Since you did name names, I doubt any amount of compliments would avoid
leaving a bad taste.

As far as the message, maybe I'm just in a funny mood, but it strikes me as a
great balance, and while I mentally get less excited about a project whenever
I see "MySQL", it is probably about the nicest I've seen.

In an attempt to be on topic though: If we're going to critique mailers like
this, targeting the ones with the extensive Qualifications/Requirements list
from recruiters to be allowed to work with their client's run-of-the-mill app
seems fair enough.

Here's one of my recent ones:

    
    
      Qualified candidates will possess the following skills and experience:
    
      *   A proven background in Ruby on Rails design and development
      *   Expertise in MVC architecture and design
      *   Experience in MySQL RDBMS
      *   Test Driven and Agile Development experience
      *   If you have experience with other languages (e.g. PHP, Python, Objective-C), frameworks, multimedia, etc. all the better.</quote>
    

Ok, so Rails+MySQL is about as vanilla as it gets in my book. MVC architecture
and design though? Seriously, you can count the number of Rails developers
who've put any thought whatsoever into that on one hand. In Rails it just
"is". You don't think about it. Compare to <http://codebetter.com/>. _Years_
after I left .NET and stopped following the blog yet these guys are still
talking about fundamentals of OOAD in-depth, and exploring testability with an
output from just this one multi-blog that probably equals every Ruby blogger
ever. ;-) I mean, if you rule out the blogging about how you should use the
latest vegetable themed testing framework that business people are going to
use to drive requirements and change the world anyways.

Source material
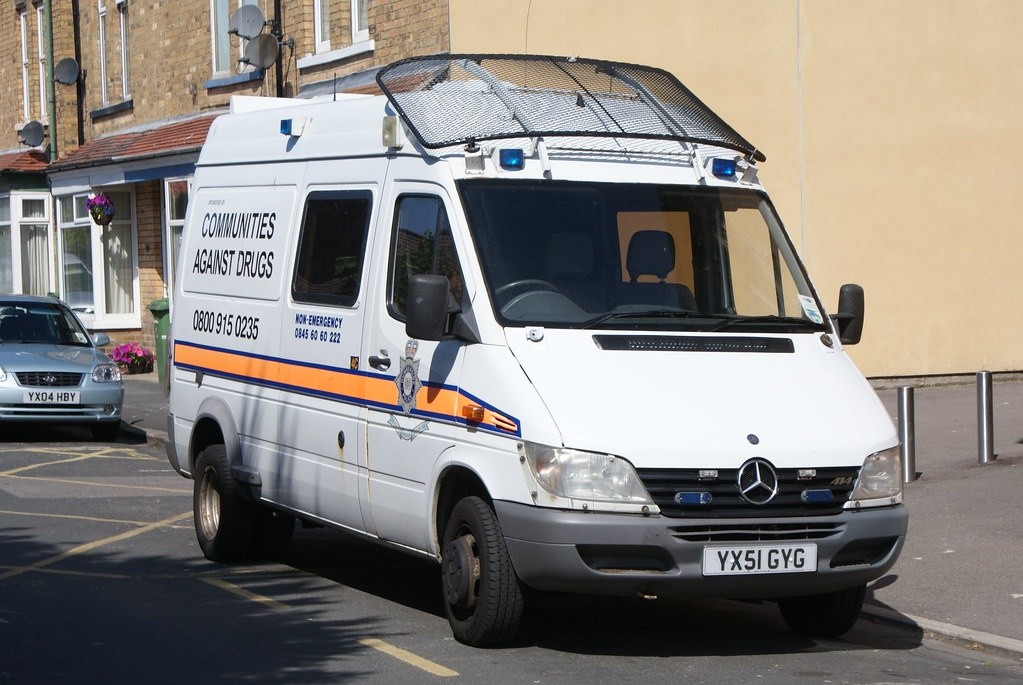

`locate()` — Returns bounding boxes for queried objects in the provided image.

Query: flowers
[112,343,155,365]
[86,192,113,215]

Exercise instructions
1 – Print the part of the forum post about recruiter job mailers that opens with the words containing "As far as the" and closes with "nicest I've seen.", copying it word for word.
2 – Write what comes next in the forum post about recruiter job mailers, starting right after its final sentence.

The responses
1 –
As far as the message, maybe I'm just in a funny mood, but it strikes me as a
great balance, and while I mentally get less excited about a project whenever
I see "MySQL", it is probably about the nicest I've seen.

2 –
When I see "Agile Development" in a job pitch I automatically think "cowboys
without a plan" these days. If you have flexible scope and/or deadlines driven
by client collaboration and/or goal-oriented operations, make sure that's
clear if you're going to mention the "A"-word. Without expanding on your
process using the "Agile" phrase just comes off as shifting responsibility to
developers to get it right without due-diligence from the business side. And
when it's not right, or the requirements or goals are not well understood,
it's typically going to be the Developer making up the difference by putting
in extra hours to compensate for the lack of planning, with no realistic
expectation of renumeration for his/her time.

And again, I probably should know more about MySQL. I never did master it.
After making the switch to PostgreSQL I managed to drastically reduce the
effort required to get complex queries to perform as I'd expect a modern RDBMS
should (my previous experience being with MSSQL, which other than portability
issues is really an outstanding product in my book, really the only MS product
I'm a fan of) and didn't look back. That's my own hangup based on my own
personal experience though I suppose. It's probably not fair to mark down a
mental demerit for it. I do anyways. ;-)

------
nhangen
Dozens, if not hundreds or thousands of HN readers would probably enjoy
getting an email like that. Perhaps you can't see a good thing for what it is?

There are worse problems to have.

------
democracy
A sharp eye may optimize the code a bit:

 _boolean isTopGun = isAuthorTopGun(author);

if (isTopGun) { author.setAttitude(Attitudes.DICK); } else {
author.setAttitude(Attitudes.DICK); }_

------
rkon
I find it a little odd that you complain about the quality of content on HN,
but when I look through your submissions you have 17 links to your own blog
and 0 to other sources.

Just sayin'

edit: Also, the definition of 'bacn' is that it's _not_ unsolicited.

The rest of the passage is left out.